高压缩比且快速读取的只读文件系统
DwarFS是一款专注于实现高压缩比的只读文件系统,尤其适合处理冗余数据。该系统在保持高速读取的同时,提供了优于SquashFS等压缩文件系统的压缩效果。DwarFS的特色功能包括文件相似度聚类、跨块分段分析和文件分类框架,可充分利用多核系统资源。支持Linux和Windows平台,适用于需要高压缩率和快速访问的应用场景。
The Deduplicating Warp-speed Advanced Read-only File System.
A fast high compression read-only file system for Linux and Windows.


DwarFS is a read-only file system with a focus on achieving very high compression ratios in particular for very redundant data.
This probably doesn't sound very exciting, because if it's redundant, it should compress well. However, I found that other read-only, compressed file systems don't do a very good job at making use of this redundancy. See here for a comparison with other compressed file systems.
DwarFS also doesn't compromise on speed and for my use cases I've found it to be on par with or perform better than SquashFS. For my primary use case, DwarFS compression is an order of magnitude better than SquashFS compression, it's 6 times faster to build the file system, it's typically faster to access files on DwarFS and it uses less CPU resources.
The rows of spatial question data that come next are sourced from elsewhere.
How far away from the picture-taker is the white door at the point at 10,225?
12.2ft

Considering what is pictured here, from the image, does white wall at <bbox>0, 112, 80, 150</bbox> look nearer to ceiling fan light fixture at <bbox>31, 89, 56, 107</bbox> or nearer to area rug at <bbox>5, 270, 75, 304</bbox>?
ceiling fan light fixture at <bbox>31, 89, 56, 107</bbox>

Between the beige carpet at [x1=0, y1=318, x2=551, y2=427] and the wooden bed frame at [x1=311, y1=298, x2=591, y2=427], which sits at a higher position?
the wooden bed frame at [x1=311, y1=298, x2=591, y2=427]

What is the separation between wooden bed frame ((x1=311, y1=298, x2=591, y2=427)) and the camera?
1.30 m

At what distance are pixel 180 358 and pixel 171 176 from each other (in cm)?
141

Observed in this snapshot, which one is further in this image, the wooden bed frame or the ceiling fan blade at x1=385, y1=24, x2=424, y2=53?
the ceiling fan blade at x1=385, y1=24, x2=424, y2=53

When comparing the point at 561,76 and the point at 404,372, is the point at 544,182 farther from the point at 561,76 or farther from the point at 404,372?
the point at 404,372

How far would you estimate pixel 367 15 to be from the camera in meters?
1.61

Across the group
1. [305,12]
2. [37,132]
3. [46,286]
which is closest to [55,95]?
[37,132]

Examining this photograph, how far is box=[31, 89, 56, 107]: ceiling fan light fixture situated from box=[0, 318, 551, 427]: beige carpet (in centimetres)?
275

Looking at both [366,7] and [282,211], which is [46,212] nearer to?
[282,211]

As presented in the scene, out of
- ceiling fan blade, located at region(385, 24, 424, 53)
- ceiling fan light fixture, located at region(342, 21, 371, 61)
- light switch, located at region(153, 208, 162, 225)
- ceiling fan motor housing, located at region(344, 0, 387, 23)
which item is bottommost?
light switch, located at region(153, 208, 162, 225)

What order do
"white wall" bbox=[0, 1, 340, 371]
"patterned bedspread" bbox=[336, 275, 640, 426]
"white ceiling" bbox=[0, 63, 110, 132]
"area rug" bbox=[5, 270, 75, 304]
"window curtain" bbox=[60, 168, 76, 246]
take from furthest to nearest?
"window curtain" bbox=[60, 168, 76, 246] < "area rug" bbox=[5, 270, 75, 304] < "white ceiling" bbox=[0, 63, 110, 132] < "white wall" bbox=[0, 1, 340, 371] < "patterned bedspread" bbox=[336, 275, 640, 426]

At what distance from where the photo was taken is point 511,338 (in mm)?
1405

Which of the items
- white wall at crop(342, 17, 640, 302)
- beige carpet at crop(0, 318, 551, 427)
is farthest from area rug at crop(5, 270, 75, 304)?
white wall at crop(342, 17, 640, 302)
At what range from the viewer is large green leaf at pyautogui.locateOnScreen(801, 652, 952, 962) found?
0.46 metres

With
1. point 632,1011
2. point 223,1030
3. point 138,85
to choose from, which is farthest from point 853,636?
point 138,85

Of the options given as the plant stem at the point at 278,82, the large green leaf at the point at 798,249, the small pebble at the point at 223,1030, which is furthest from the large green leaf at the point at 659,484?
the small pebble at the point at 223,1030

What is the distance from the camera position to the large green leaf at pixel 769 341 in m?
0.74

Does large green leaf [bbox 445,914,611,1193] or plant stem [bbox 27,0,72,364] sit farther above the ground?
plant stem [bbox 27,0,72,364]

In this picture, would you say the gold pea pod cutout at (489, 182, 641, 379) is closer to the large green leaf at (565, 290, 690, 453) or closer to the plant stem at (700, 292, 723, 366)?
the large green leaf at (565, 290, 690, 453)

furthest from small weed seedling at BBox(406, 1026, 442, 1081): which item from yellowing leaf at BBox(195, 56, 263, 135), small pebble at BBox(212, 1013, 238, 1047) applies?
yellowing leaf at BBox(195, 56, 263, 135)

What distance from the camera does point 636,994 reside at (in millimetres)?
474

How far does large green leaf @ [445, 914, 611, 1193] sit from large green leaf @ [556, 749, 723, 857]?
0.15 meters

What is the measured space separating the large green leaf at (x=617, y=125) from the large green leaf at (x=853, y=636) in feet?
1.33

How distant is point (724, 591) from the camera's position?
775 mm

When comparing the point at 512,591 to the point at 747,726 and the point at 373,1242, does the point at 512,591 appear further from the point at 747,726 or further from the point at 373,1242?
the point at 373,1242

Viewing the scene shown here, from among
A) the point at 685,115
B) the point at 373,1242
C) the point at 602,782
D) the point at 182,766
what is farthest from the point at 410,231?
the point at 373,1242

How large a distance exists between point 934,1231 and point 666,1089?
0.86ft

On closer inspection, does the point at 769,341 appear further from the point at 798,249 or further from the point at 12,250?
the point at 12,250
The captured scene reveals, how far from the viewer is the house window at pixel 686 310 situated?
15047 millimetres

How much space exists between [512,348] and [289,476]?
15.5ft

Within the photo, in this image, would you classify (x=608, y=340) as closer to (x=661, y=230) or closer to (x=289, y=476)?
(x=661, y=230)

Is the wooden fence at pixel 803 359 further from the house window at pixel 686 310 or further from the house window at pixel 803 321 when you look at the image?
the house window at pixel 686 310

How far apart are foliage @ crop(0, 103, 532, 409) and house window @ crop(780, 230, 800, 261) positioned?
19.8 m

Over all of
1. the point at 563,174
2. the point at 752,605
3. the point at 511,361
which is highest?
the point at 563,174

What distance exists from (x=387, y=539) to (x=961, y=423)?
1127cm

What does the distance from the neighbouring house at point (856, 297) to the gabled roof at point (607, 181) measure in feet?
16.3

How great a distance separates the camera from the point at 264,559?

To give you an idea of what DwarFS is capable of, here's a quick comparison of DwarFS and SquashFS on a set of video files with a total size of 39 GiB. The twist is that each unique video file has two sibling files with a different set of audio streams (this is an actual use case). So there's redundancy in both the video and audio data, but as the streams are interleaved and identical blocks are typically very far apart, it's challenging to make use of that redundancy for compression. SquashFS essentially fails to compress the source data at all, whereas DwarFS is able to reduce the size by almost a factor of 3, which is close to the theoretical maximum:
$ du -hs dwarfs-video-test
39G dwarfs-video-test
$ ls -lh dwarfs-video-test.*fs
-rw-r--r-- 1 mhx users 14G Jul 2 13:01 dwarfs-video-test.dwarfs
-rw-r--r-- 1 mhx users 39G Jul 12 09:41 dwarfs-video-test.squashfs
Furthermore, when mounting the SquashFS image and performing a random-read
throughput test using fio-3.34, both
squashfuse and squashfuse_ll top out at around 230 MiB/s:
$ fio --readonly --rw=randread --name=randread --bs=64k --direct=1 \
--opendir=mnt --numjobs=4 --ioengine=libaio --iodepth=32 \
--group_reporting --runtime=60 --time_based
[...]
READ: bw=230MiB/s (241MB/s), 230MiB/s-230MiB/s (241MB/s-241MB/s), io=13.5GiB (14.5GB), run=60004-60004msec
In comparison, DwarFS manages to sustain random read rates of 20 GiB/s:
READ: bw=20.2GiB/s (21.7GB/s), 20.2GiB/s-20.2GiB/s (21.7GB/s-21.7GB/s), io=1212GiB (1301GB), run=60001-60001msec
Distinct features of DwarFS are:
Clustering of files by similarity using a similarity hash function. This makes it easier to exploit the redundancy across file boundaries.
Segmentation analysis across file system blocks in order to reduce the size of the uncompressed file system. This saves memory when using the compressed file system and thus potentially allows for higher cache hit rates as more data can be kept in the cache.
Categorization framework to categorize files or even fragments of files and then process individual categories differently. For example, this allows you to not waste time trying to compress incompressible files or to compress PCM audio data using FLAC compression.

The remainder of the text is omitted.